GIVEN INSTRUCTION:
Repeat exactly the lines from the one containing "At what distance" through the last line of the records below, both included, and nothing else.

INPUT:
┌──
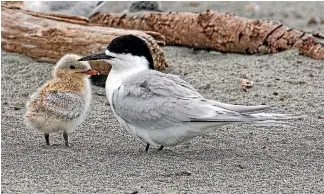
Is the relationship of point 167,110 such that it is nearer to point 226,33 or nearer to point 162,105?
point 162,105

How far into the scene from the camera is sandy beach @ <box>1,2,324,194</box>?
14.2ft

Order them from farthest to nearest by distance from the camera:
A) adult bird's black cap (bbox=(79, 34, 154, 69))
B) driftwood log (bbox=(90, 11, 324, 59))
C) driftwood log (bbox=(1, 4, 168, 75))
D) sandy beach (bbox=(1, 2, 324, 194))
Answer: driftwood log (bbox=(90, 11, 324, 59)) < driftwood log (bbox=(1, 4, 168, 75)) < adult bird's black cap (bbox=(79, 34, 154, 69)) < sandy beach (bbox=(1, 2, 324, 194))

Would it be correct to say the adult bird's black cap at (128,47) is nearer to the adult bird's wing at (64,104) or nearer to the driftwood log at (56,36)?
the adult bird's wing at (64,104)

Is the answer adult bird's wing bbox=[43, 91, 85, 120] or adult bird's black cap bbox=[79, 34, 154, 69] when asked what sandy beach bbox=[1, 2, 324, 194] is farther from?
adult bird's black cap bbox=[79, 34, 154, 69]

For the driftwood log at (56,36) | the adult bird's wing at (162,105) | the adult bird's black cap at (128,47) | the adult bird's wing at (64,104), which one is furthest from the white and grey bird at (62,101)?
the driftwood log at (56,36)

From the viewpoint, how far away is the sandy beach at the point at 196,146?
14.2ft

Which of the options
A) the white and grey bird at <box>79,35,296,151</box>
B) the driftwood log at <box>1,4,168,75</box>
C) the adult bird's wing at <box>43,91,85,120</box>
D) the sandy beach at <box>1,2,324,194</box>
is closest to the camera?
the sandy beach at <box>1,2,324,194</box>

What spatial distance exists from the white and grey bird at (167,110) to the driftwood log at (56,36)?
1.27 m

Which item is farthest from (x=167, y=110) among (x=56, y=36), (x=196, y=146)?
(x=56, y=36)

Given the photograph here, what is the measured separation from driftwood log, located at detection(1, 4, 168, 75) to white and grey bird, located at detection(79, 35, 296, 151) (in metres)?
1.27

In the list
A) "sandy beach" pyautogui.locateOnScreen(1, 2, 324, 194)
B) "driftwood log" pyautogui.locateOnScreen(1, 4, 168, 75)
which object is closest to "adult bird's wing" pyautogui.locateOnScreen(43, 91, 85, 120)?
"sandy beach" pyautogui.locateOnScreen(1, 2, 324, 194)

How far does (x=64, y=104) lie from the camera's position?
16.5 feet

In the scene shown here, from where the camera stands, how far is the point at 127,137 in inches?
212

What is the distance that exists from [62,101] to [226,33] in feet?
8.29
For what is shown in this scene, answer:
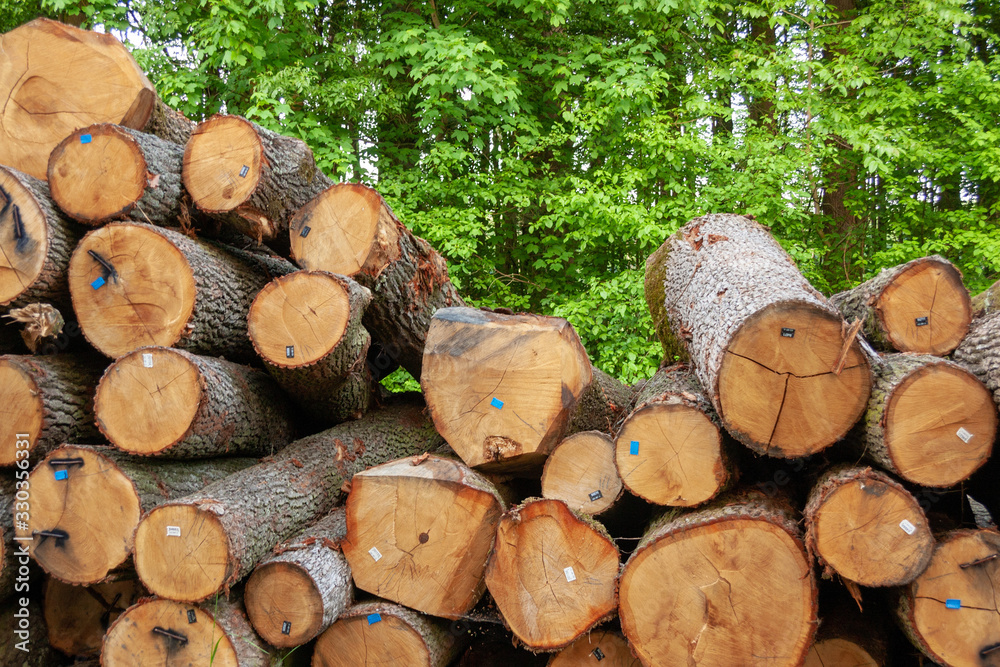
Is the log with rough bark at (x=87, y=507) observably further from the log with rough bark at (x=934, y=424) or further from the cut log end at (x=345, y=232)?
the log with rough bark at (x=934, y=424)

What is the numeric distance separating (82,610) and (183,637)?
1072 mm

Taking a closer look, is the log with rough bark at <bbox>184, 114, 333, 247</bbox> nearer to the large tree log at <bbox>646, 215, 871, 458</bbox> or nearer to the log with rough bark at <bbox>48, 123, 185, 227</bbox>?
the log with rough bark at <bbox>48, 123, 185, 227</bbox>

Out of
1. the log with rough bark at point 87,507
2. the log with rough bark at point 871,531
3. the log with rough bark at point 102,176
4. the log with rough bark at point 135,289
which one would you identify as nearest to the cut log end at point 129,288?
the log with rough bark at point 135,289

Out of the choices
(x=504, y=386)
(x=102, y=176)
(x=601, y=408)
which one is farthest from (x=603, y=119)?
(x=102, y=176)

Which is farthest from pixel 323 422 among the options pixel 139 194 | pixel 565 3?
pixel 565 3

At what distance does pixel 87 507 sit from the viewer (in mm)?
2627

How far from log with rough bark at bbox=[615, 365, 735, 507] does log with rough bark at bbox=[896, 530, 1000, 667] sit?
714mm

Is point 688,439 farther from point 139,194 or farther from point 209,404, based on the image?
point 139,194

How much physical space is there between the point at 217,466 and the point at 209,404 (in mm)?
499

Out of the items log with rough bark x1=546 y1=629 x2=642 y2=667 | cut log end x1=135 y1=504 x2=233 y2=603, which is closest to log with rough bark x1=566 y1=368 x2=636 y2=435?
└──
RESULT OF THE EXERCISE:
At what distance does pixel 87 507 sit from the viewer (in mm)?
2627

How far from log with rough bark at bbox=[615, 365, 735, 507] does log with rough bark at bbox=[896, 530, 1000, 667] sit?
714mm

Is point 688,439 farther from point 139,194 or farther from point 209,404, based on the image?
point 139,194

How much physical space is there between the point at 217,466 and the point at 209,404 (in mm)?
499

Out of the items log with rough bark x1=546 y1=629 x2=642 y2=667 | cut log end x1=135 y1=504 x2=233 y2=603, which is closest to log with rough bark x1=566 y1=368 x2=636 y2=435?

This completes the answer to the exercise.